Short problem 1:
Reproduce the listing word for word, starting at the line that contains "Among the provided choices" and continuing through the end of the listing.
>> Begin Passage given
By unknown | Nov 21, 2006 | COMMENTS [ 0 ]

Lavery Modise

Lavery Modise

An employer often finds himself in a predicament when one of his employees does not fit in with the working environment.

This is particularly so when the reason for the employee's incompatibility is because the employee does not get along with other employees in the working environment.

Incompatibility is considered in law to be a form of incapacity and relates essentially to the relationship of an employee with co-employees, and specifically to an employee's inability or failure to maintain cordial and balanced relationships with his co-employees.

An employer has a prerogative to set reasonable standards focusing on harmonious interpersonal relationships in the working environment.

There is no doubt that incompatibility as described above can give rise to serious problems for an employer, including disturbance and even irreconcilable conflict in the workplace, which could result in reduced productivity of employees.

The incompatibility of an employee with his working environment can be grounds for dismissal.

But employers should treat dismissal on the ground of incompatibility with caution. There are no guidelines contained in the Labour Relations Act 66 of 1995 for dismissal on the ground of incompatibility.
>> End Passage given
Short problem 2:
According to the passage on employee incompatibility, which act contains no guidelines for dismissal on the ground of incompatibility?
>> Begin Given records
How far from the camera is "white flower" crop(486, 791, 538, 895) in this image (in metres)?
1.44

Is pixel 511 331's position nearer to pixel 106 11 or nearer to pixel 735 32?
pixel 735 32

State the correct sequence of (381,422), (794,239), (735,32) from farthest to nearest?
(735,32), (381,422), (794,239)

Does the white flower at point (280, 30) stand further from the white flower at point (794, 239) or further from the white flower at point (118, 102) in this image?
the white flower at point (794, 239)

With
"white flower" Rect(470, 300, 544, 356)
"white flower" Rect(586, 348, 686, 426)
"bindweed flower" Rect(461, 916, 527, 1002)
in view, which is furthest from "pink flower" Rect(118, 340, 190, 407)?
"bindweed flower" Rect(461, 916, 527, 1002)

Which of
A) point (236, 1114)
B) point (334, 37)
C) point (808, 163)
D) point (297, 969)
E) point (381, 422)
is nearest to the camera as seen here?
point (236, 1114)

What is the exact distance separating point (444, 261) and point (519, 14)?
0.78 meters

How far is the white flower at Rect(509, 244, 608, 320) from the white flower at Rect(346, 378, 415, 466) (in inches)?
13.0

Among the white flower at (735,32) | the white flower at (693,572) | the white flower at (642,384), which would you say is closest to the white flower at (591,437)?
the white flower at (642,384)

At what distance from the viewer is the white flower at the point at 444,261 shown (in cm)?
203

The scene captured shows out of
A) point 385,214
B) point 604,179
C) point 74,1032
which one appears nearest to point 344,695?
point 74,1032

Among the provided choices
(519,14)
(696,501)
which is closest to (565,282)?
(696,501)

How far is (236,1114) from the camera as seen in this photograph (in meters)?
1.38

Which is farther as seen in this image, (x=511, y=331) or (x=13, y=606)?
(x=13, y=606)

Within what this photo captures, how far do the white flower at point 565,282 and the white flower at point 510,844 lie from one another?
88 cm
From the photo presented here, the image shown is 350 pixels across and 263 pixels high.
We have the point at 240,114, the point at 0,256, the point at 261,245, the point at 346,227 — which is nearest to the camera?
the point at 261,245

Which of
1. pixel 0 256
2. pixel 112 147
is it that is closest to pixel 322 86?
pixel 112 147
>> End Given records
Exercise solution 1:
Among the provided choices
(519,14)
(696,501)
which is closest to (565,282)?
(696,501)

How far is (236,1114) from the camera as seen in this photograph (in meters)?
1.38

Which is farther as seen in this image, (x=511, y=331) or (x=13, y=606)?
(x=13, y=606)

Within what this photo captures, how far do the white flower at point 565,282 and the white flower at point 510,844 lie from one another?
88 cm
From the photo presented here, the image shown is 350 pixels across and 263 pixels high.
We have the point at 240,114, the point at 0,256, the point at 261,245, the point at 346,227 — which is nearest to the camera?
the point at 261,245

Which of
1. pixel 0 256
2. pixel 112 147
is it that is closest to pixel 322 86?
pixel 112 147

Exercise solution 2:
The Labour Relations Act 66 of 1995.